Se las arregla para que las demás chicas se vallan sin ellas, les promete que va a cuidar a "la rojita" aunque ninguna cree que en realidad la rubia vaya a hacerle daño, acuerdan que el resto va a estar cerca por sí algo se ofrece pero en silencio, todas parecen aceptar que aquel encuentro, por extraño que resulte, es algo que Ginny ocómosellame necesita.
-Estoy aquí –repite Ashley como si esas palabras fueran todo lo que la pelirroja necesita para volver a darle la cara a la extraña rubia.
Luna sonríe, le gusta ver que Ginny tiene todas esas amigas. Intercambia una mirada con Ashley mientras el resto del grupo las va dejando atrás y entiende rápidamente del cariño que le tiene; le tranquiliza saber que todo ese tiempo Ginny no ha estado sola. La pelirroja vuelve a su sitio bajo el brazo de Ashley, se ve un poco pálida todavía pero tiene ese gesto tan suyo que le sugiere que debe continuar.
Entonces Luna se acerca a ella y le toma de la muñeca en la que lleva la pulsera.
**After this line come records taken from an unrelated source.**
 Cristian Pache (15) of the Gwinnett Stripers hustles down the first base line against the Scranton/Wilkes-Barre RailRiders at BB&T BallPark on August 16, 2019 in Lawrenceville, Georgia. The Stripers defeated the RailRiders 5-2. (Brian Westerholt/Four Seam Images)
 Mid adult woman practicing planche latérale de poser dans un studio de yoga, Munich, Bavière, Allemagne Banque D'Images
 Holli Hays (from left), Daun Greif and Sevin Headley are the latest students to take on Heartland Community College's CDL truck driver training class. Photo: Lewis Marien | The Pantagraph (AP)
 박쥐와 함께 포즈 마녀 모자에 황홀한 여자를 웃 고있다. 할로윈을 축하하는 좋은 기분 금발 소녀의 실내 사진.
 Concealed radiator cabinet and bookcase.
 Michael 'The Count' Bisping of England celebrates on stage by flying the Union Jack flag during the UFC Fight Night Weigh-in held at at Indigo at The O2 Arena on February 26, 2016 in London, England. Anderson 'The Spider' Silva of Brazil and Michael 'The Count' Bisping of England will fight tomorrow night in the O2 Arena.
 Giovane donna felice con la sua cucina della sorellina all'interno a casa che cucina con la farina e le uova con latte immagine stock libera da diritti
-Las usábamos por la guerra –menciona con voz suave -. En caso de que alguien tuviera que reconocer el cuerpo…
Levanta una de sus mangas también y Ginny puede ver las iniciales "L""L" DA inscritas en ella. Ginny se pregunta entonces si será capaz de reconocer a la rubia o de dar con su nombre ahora que sabe sus iniciales.
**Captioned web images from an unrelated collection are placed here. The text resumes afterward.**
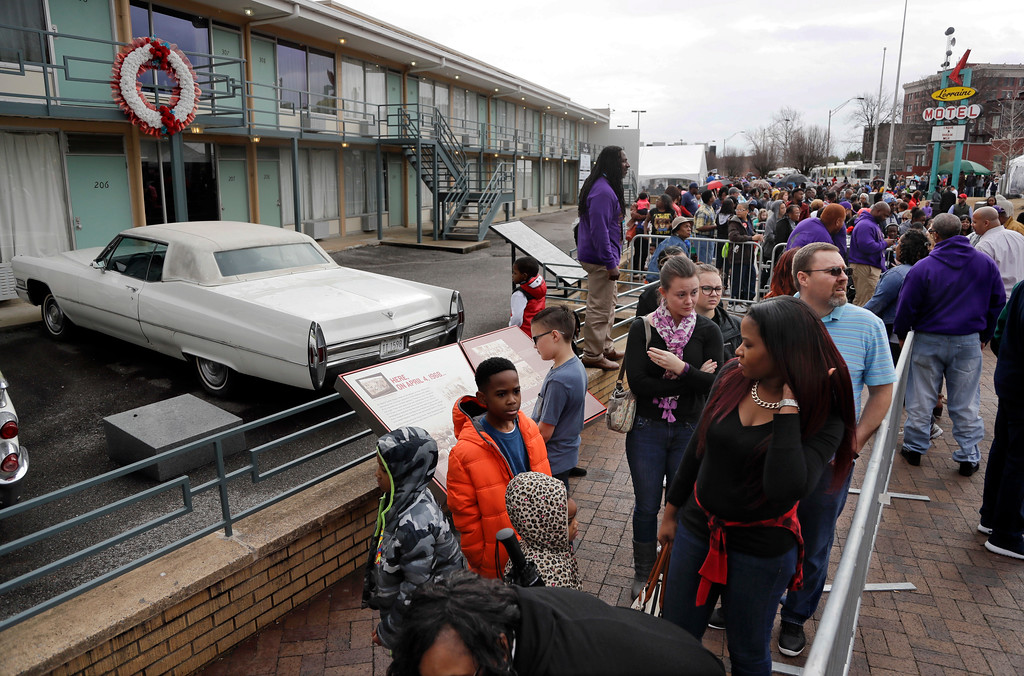 . People wait in line to enter the National Civil Rights Museum on Martin Luther King Jr. Day, Monday, Jan. 16, 2017, in Memphis, Tenn. The museum is built in what was formerly the Lorraine Motel, and the balcony at upper left is marked with a wreath where King was assassinated on April 4, 1968. (AP Photo/Mark Humphrey)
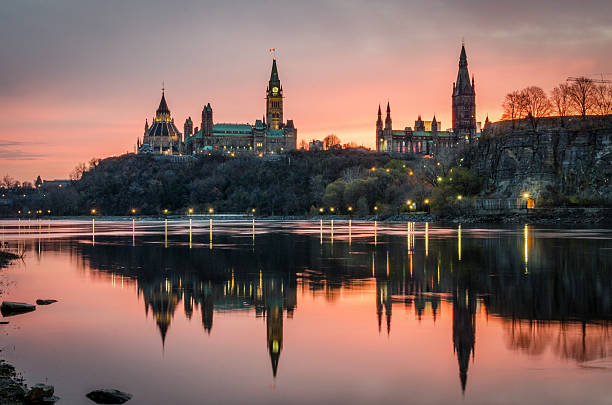 ottawa river at sunrise - canada parliament stock photos and pictures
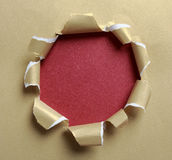 Hole ripped in gold paper Stock Photos
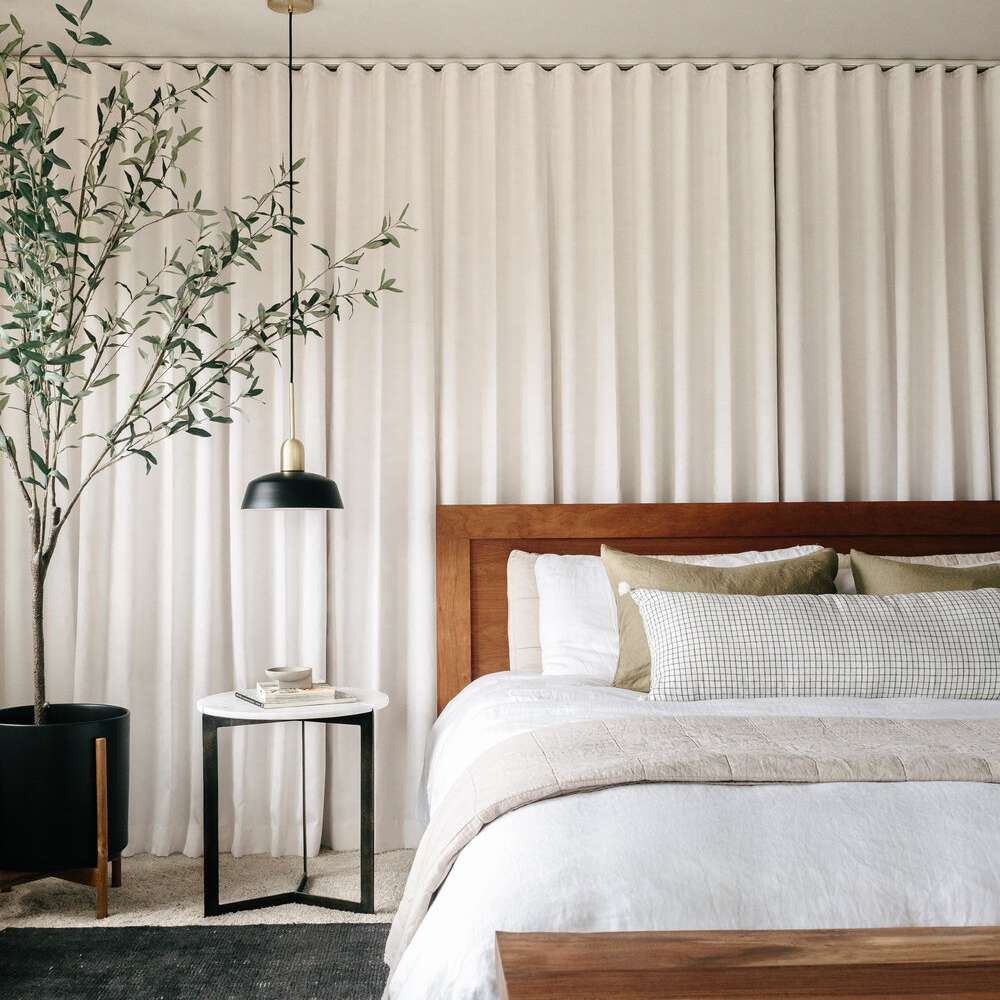 A bedroom lined with ivory drapes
-Fueron días difíciles, pero estábamos juntas. Y a tu lado, yo no tenía miedo, Ginny.
"La rojita" cierra los ojos y Ashley se da cuenta de que está haciendo un esfuerzo verdadero por recordar. Mientras tanto, ella misma interioriza las palabras de la rubia. Le gustan esas palabras, siempre ha sabido que a pesar de la fragilidad que aparenta y de los muchos miedos que le genera ese mundo que desconoce, Gin es una persona muy fuerte.
Luna y Ashley intercambian otra mirada.
-Lo está pensando –dice con una sonrisa la chica que abraza a Ginny.
-Lo sé.
-Soy Ashley Colleman –dice tendiéndole una mano.
-Luna Lovegood.
Ambas vuelven a mirar por sí aquel nombre le dice algo a Ginny.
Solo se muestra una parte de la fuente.